**Passage to read:**
--- Start ---

In addition, a weighted loss is attached to the borders of touching objects of same class. The separation border is computed using morphological operations.
Architecture of the network:
The contracting path consists of repeated 3X3 convolutions with ReLU as well as 2X2 max pooling operations. In the expansive path, the researchers adapted 2X2 up-convolution operations and some 3X3 convolutions. Two paths together form a shape of “U”.
Training:
Paddings are not added to convolution operations. As a result, the output is smaller than input in size. To reduce the overhead and to make full use of GPU memory, the researchers chose large input tiles over a large batch size. Accordingly, they use a high momentum so that the previous seen training samples determine the current optimization.
*momentum: an acceleration technique of SGD. We add momentum term as a history information term, so the descent will be speed up if the last momentum has the same direction with the current descent. [1] Actually, I need to read more to completely understand the concept of momentum.

--- End ---

**Stated task 1:** In the U-shaped network notes, why did the researchers pick large input tiles over a large batch size?
**Stated task 2:** Rewrite the stretch of the U-shaped network notes from "In addition, a" through "the current optimization.", changing "researchers" to "authors".
**Stated task 3:** Carry the U-shaped network notes on past their last sentence.
The data that comes next has no part in this.

**Data:**
--- Start ---

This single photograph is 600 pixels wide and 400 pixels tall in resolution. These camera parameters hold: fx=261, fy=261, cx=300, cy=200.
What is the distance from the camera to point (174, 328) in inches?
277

--- End ---

**Expected output 1:** To reduce the overhead and make full use of GPU memory.

**Expected output 2:**
In addition, a weighted loss is attached to the borders of touching objects of same class. The separation border is computed using morphological operations.
Architecture of the network:
The contracting path consists of repeated 3X3 convolutions with ReLU as well as 2X2 max pooling operations. In the expansive path, the authors adapted 2X2 up-convolution operations and some 3X3 convolutions. Two paths together form a shape of “U”.
Training:
Paddings are not added to convolution operations. As a result, the output is smaller than input in size. To reduce the overhead and to make full use of GPU memory, the authors chose large input tiles over a large batch size. Accordingly, they use a high momentum so that the previous seen training samples determine the current optimization.

**Expected output 3:**
[1] 优快云, dongapple. “在神经网络中weight decay, momentum, batch normalization各自意义”
The energy function is computed by a pixel-wise soft-max over final feature map combined with the cross entropy loss function.
The ideal initial weights of the network should satisfy the condition that each feature map has approximately unit variance. The research set the initial weight from Gaussian distribution with standard diviation of sqrt(2/N), where N denotes the number of incoming nodes of a single neuron.
Data argumentation:
The main idea is to do random elastic deformation to the images. I cannot completely understand the precise operation.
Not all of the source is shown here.